> [Условие задачи a] Перепечатайте из списка без изменений фрагмент, который открывается строкой с «How distant from» и закрывается строкой с «158, 121], the», обе строки включительно.

> [Данный текст]
☆ ☆ ☆ ☆ ☆
Четыре с половиной месяца стояли мы в Ропажах, как на фешенебельном курорте, — без привычных воздушных налетов, без всякого дела, кроме дела самообслуживания и теперь ненужных осмотров, занятий, поверок и т. п. Играли в домино, точили лясы да ездили в Ригу в театр или в цирк. Меня, да и никого в роте, не мучила совесть, не слышал я голоса долга, что вот-де где-то еще идет война, где-то тревоги, бомбежки, артобстрелы, мины, а мы здесь на взморье дышим приятным морским воздухом и живем в свое удовольствие. Когда-то, осенью 1941, даже зимой 1942, казалось нам с Ильей, что прокантоваться бы всего несколько недель — и все кончится, и мы спасены, а теперь, в конце 1944 г., мы знали, что еще не так близок конец, и еще, может, придется снова побывать нам на фронте.
И в самом деле 23 февраля, когда мы собирались отметить день Красной армии самодеятельной постановкой чеховского водевиля «Медведь», нас погрузили снова а теплушки и повезли куда-то в Германию. «Медведя» пришлось ставить в теплушке: «вдовушку с ямочками на щеках» играла Рая Эренбург, Смирнова — Андрей Журавлев, я был режиссером, а слугу — Виноградов.
Нас везли по-весеннему, т. е. неторопливо, и мы не жалели до поры до времени, что фронт все еще далеко. Проехали Вильну, приехали 5 марта во Львов и где-то между Львовом и Перемышлем остановились на станции Хоросница, где кроме нашего состава стоял еще, как в песне, на запасном пути бронепоезд да был какой-то балаган вместо станционного домика. И больше — ни души, ни жилья, ни деревца. А кругом леса, настоящие леса — с топями, дебрями, дикими зверями и разбойниками.
Паровоз перетащил нас на запасной путь и ушел, — видно, где-то он был нужнее, а нас оставили «загорать». Зачем и кому нужно было, чтобы мы «загорали» именно здесь, на этом богом и людьми забытом разъезде, а не во Львове или просто — почему нас до времени вывезли из Ропажей, — этого в роте не знал никто, в том числе и командир. Мы жили в теплушках на разъезде так же, как жили много недель и месяцев — скученно, греясь у «буржуек», умываясь у водокачки, получая баланду и кашу у того же кривого Майсина.
Мимо шли непрерывно эшелоны с боеприпасами, орудиями, танками, пехотой, а мы смотрели им вслед. С платформ нам сбрасывали по нашей просьбе обоймы и ящики с патронами, бросали и винтовки, и автоматы. Мы не завидовали тем, кто ехал и должен был попасть раньше нас в Германию.
Но стало недоставать продуктов. Разок мы съездили с продаттестатом во Львов (я увязался с капитаном из любопытства), но нам почему-то ни черта не дали. Мы принялись за «НЗ», неприкосновенный запас, который состоял из черных сухарей. Жизнь на черных сухарях была не веселой, и мы пошли по окрестным деревням.
☆ ☆ ☆ ☆ ☆
> [Исходный список]
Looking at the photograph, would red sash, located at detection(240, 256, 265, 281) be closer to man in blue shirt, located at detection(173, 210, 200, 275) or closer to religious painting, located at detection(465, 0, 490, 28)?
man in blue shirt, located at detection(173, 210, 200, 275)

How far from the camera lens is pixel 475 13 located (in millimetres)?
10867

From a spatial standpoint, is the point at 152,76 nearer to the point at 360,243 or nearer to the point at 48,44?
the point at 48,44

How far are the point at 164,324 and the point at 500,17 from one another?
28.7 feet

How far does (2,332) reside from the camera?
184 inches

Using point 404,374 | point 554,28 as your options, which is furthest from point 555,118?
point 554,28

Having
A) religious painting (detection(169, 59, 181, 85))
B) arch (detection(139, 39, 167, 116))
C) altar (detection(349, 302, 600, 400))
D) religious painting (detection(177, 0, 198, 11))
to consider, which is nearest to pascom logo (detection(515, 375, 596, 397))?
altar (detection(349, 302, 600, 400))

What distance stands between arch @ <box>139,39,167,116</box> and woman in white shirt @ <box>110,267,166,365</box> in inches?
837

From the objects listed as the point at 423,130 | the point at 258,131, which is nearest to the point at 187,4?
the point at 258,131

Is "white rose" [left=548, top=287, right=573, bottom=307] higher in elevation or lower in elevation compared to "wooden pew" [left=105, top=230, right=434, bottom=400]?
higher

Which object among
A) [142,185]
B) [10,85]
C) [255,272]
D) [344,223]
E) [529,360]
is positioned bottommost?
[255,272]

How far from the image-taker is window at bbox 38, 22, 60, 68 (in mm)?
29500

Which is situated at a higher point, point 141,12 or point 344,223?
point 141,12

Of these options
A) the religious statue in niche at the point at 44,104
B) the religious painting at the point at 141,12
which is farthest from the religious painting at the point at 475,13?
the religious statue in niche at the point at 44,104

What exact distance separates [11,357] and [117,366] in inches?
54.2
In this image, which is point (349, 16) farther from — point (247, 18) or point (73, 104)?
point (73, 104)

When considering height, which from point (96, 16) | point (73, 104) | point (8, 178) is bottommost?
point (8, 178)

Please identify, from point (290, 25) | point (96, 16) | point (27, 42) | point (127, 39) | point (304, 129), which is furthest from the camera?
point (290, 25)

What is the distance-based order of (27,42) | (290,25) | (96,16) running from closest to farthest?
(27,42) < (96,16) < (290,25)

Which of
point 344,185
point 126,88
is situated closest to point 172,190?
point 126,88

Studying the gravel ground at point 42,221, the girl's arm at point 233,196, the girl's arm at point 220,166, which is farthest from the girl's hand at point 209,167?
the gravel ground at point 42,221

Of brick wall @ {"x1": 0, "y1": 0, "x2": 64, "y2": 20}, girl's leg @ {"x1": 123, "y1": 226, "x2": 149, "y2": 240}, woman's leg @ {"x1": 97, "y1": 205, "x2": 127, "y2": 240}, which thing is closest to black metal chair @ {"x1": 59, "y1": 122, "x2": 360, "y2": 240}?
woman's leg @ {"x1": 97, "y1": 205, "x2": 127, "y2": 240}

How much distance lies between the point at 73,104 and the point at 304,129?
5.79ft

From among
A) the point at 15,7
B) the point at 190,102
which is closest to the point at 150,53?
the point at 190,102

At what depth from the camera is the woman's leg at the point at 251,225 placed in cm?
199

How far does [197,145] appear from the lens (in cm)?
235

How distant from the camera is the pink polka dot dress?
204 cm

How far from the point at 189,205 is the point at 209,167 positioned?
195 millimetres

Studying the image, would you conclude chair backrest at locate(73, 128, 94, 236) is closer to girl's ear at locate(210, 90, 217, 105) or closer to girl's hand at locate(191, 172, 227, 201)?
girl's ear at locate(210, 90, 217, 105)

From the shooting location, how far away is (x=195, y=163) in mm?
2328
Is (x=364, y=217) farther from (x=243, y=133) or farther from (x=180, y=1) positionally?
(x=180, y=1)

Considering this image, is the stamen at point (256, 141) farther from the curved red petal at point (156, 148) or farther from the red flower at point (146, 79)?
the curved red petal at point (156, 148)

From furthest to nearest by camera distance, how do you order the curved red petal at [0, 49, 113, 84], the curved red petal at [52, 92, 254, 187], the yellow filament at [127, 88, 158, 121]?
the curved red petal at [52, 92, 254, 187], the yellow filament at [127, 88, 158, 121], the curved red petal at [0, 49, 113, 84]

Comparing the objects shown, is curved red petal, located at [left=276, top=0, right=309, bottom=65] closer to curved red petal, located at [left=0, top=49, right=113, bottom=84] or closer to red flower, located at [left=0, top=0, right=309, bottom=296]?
☆ ☆ ☆ ☆ ☆
> [Условие задачи b] Продолжите воспоминания о стоянке роты в Ропажах и на разъезде Хоросница, начав сразу после последнего приведенного предложения.

> [Ожидаемый ответ a]
How distant from the camera is the pink polka dot dress?
204 cm

How far from the point at 189,205 is the point at 209,167 positioned?
195 millimetres

Studying the image, would you conclude chair backrest at locate(73, 128, 94, 236) is closer to girl's ear at locate(210, 90, 217, 105) or closer to girl's hand at locate(191, 172, 227, 201)?
girl's ear at locate(210, 90, 217, 105)

From the shooting location, how far away is (x=195, y=163) in mm?
2328
Is (x=364, y=217) farther from (x=243, y=133) or farther from (x=180, y=1) positionally?
(x=180, y=1)

Considering this image, is the stamen at point (256, 141) farther from the curved red petal at point (156, 148) or farther from the red flower at point (146, 79)?
the curved red petal at point (156, 148)

From furthest to nearest by camera distance, how do you order the curved red petal at [0, 49, 113, 84], the curved red petal at [52, 92, 254, 187], the yellow filament at [127, 88, 158, 121]?
the curved red petal at [52, 92, 254, 187], the yellow filament at [127, 88, 158, 121], the curved red petal at [0, 49, 113, 84]

> [Ожидаемый ответ b]
Но бывшая «панская» Польша была не Прибалтикой, она больше походила на Россию, — та же нищета, скудость, грязь. В первой же деревне, которая оказалась совсем близко за лесом, мы поняли, что взять или купить, даже обменять здесь просто нечего. У мужиков была, правда, исхудавшая за зиму скотина, но отбирать ее мы постеснялись или побоялись, а больше взять было нечего. Я пытался говорить с деревенскими жителями, но это плохо удавалось: здешних хохлов, в отличие от своих, которых я отлично понимал, понять я не мог или почти не мог, и за пределами нескольких бытовых реплик обмен идей оказался невозможен. Даже и наши ротные хохлы здесь пасовали.
Командир роты решил улучшить наш рацион за счет охоты. В лесах действительно было полно зайцев и каких-то крупных травоядных зверей с рогами, которых местные крестьяне называли сарнами. 11 марта капитан, ст. лейтенант Ерохов, я и еще несколько человек пошли ранним утром на охоту. Где-то на опушке леса меня оставили в засаде на кабана, которого другие охотники должны были на меня выгнать. Я долго дожидался своего кабана, потом закурил, хотя и думал, что это должно отпугнуть зверя. Потом встал и пошел в лес. Вскоре я услышал крики, выстрелы, и на меня выскочил заяц. Увидев меня, заяц присел и замер. Я было в него прицелился, но мне стало жаль зайца: он сидел метрах в двух от меня, и, наверное, я его убил бы. Я повернул винтовку в сторону и выстрелил в землю. Своим компаньонам по охоте я сказал, что промахнулся: почему-то признаться, что я не мог убить живое существо, которое меня никак не обижало, мне было неудобно. И даже спустя годы, рассказывая об этом случае, я говорил всем, что промахнулся. И только в прошлом году, когда в Афоне при разливе реки я хотел было бросить камнем в крысу, спасавшуюся от воды у нас на террасе, я и почувствовал, что и на крысу у меня не поднимается рука, я вспомнил этого зайца и понял, что и тогда, как и теперь в Афоне, я не совершил ничего стыдного…
В тот день мы ничего не принесли с охоты. Но в другие дни люди приносили по одному, по два зайца (кабанов и сарн убить никому не удалось). Я на охоту больше ни разу не ходил.
Но вот ушел из Хоросницы бронепоезд, значения которого мы до времени не понимали. И на следующий день старший лейтенант Королев, охотясь на зайцев, напоролся на какого-то косматого мужика с винтовкой. Старший лейтенант прокричал единственную известную ему немецкую фразу: «Hände hoch!», — а в ответ услышал на чистейшей украинской мови: «Руки до горы!» Обменявшись таким способом приветствиями, мужик и старший лейтенант стали пятиться, не переставая угрожать друг другу винтовками. Пропятившись несколько шагов, они бросились бежать в разные стороны.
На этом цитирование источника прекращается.